E soprattutto considerazioni illuminanti sul nostro retaggio di Italiani.
Ad esempio questa. Sorgeva a Roma sul Palatino un santuario intitolato al dio Aius Locutus, un nome che significava pressappoco Aius che parla, o anche Il parlante che parla. Questo dio si manifestò una sola volta nella storia romana, cioè quando nel 390 a.C. avvertì i Romani dell’imminente attacco del Galli. Non fu creduto. Solo dopo, quando i Galli se ne furono andati (ricordate? messi in fuga, per così dire, dalle famose oche del Campidoglio), ai Romani tornò in mente la parola del dio e in suo onore edificarono il tempio per ricordarsi in futuro di dare ascolto agli avvertimenti.
Sempre a Roma c’era un’altra storia, quella di Tacita Muta. Tacita Muta, che in origine si chiamava Lara, era una ninfa e aveva una sorella, Giuturna.

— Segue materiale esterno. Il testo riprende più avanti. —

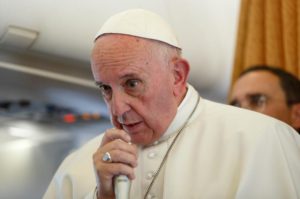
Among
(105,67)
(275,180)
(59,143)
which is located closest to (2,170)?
(59,143)

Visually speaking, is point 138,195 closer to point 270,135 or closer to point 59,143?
point 270,135

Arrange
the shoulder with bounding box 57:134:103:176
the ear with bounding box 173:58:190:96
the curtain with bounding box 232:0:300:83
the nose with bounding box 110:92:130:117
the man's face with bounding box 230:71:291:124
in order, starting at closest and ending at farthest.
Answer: the nose with bounding box 110:92:130:117 → the ear with bounding box 173:58:190:96 → the shoulder with bounding box 57:134:103:176 → the man's face with bounding box 230:71:291:124 → the curtain with bounding box 232:0:300:83

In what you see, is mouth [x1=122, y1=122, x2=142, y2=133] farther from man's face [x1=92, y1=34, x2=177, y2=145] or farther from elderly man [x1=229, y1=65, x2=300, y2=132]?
elderly man [x1=229, y1=65, x2=300, y2=132]

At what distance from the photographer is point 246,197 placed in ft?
4.35

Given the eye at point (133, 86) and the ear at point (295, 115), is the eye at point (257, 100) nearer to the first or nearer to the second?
the ear at point (295, 115)

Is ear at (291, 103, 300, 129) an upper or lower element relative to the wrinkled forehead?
lower

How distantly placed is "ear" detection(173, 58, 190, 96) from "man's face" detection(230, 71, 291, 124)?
782 millimetres

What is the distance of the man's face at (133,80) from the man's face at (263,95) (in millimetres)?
877

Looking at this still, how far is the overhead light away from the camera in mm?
2043

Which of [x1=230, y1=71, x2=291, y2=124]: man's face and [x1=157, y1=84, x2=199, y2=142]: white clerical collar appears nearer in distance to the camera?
[x1=157, y1=84, x2=199, y2=142]: white clerical collar

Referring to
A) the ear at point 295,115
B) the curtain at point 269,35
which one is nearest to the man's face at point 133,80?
the ear at point 295,115

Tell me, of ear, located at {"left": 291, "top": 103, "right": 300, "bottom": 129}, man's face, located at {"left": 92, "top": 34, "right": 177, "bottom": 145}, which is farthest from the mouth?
ear, located at {"left": 291, "top": 103, "right": 300, "bottom": 129}

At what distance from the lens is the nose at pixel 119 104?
4.24 ft

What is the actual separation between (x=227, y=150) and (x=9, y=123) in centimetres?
119
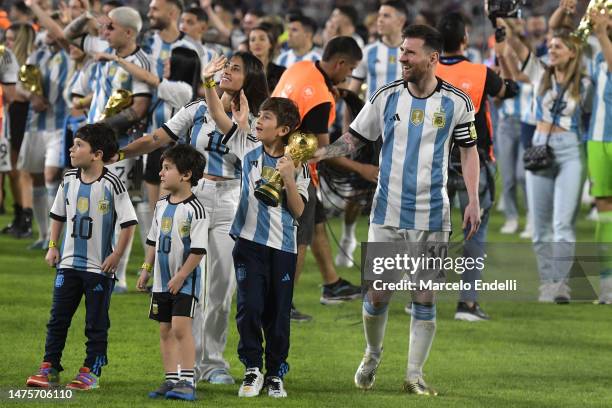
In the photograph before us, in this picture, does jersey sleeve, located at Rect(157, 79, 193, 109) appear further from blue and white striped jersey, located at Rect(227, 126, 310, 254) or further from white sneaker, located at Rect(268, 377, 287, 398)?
white sneaker, located at Rect(268, 377, 287, 398)

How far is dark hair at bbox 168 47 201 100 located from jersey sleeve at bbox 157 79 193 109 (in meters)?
0.24

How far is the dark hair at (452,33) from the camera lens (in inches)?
357

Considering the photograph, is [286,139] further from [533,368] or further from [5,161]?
[5,161]

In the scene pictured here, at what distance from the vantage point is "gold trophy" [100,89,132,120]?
9.26 m

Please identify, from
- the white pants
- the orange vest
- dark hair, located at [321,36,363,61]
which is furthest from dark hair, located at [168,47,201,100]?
the white pants

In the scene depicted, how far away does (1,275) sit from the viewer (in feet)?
36.0

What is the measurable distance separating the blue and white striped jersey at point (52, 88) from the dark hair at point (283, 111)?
595 cm

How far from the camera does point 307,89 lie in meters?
8.51

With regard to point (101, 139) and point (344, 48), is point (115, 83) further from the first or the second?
point (101, 139)

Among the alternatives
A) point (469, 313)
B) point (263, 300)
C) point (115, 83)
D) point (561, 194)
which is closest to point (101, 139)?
point (263, 300)

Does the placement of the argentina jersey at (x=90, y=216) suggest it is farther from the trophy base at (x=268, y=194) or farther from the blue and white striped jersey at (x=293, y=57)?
the blue and white striped jersey at (x=293, y=57)

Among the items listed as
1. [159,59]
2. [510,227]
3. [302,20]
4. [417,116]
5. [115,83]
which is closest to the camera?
[417,116]

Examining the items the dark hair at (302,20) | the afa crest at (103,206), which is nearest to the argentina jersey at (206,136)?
the afa crest at (103,206)

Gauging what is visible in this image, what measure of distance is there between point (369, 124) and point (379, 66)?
17.0 ft
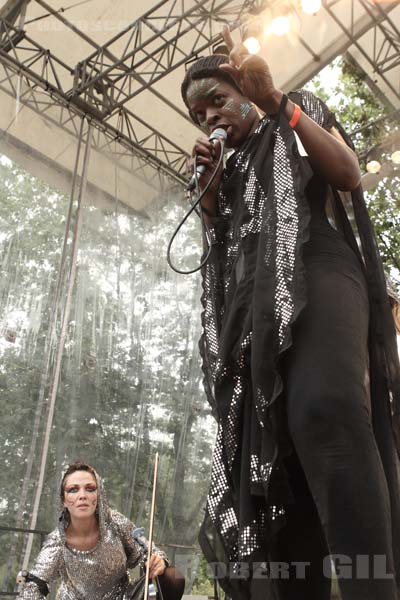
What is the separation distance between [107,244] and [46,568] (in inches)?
137

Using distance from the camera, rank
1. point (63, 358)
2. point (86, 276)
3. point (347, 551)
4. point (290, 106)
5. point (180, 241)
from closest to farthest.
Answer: point (347, 551) < point (290, 106) < point (63, 358) < point (86, 276) < point (180, 241)

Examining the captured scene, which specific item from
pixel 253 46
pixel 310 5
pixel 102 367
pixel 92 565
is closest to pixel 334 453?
pixel 92 565

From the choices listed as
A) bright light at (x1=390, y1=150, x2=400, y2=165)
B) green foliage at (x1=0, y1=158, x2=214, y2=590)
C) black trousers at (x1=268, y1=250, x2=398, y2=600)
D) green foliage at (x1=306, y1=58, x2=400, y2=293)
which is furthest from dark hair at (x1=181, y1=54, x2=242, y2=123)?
green foliage at (x1=306, y1=58, x2=400, y2=293)

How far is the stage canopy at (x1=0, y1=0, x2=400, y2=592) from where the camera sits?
16.3 feet

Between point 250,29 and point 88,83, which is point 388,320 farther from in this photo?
point 88,83

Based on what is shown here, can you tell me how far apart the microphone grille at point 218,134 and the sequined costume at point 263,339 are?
0.05 m

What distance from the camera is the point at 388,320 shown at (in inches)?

Accadde che Giove, che non diversamente dal suo enarmonico greco Zeus spesso e volentieri si faceva condurre dal phallos, s’incapricciasse di Giuturna e contasse di possederla. Lara lo venne a sapere e avvertì la sorella mandando in fumo i maneggi del dio. Il quale, furibondo, si vendicò strappando a Lara la lingua in modo che non potesse mai più parlare. Tacita e muta, appunto.
La morale della doppia storia era la seguente: l’uomo, quando parla, lo si deve ascoltare. La donna invece, almeno nelle faccende serie, conviene che taccia.
Dagli antichi Romani abbiamo ereditato molte cose: la civiltà giuridica, i dialetti romanzi, le strade selciate, la vita in piazza ecc. ecc. Ma anche cose che non sappiamo o non vogliamo sapere. Che questa sia fra quelle?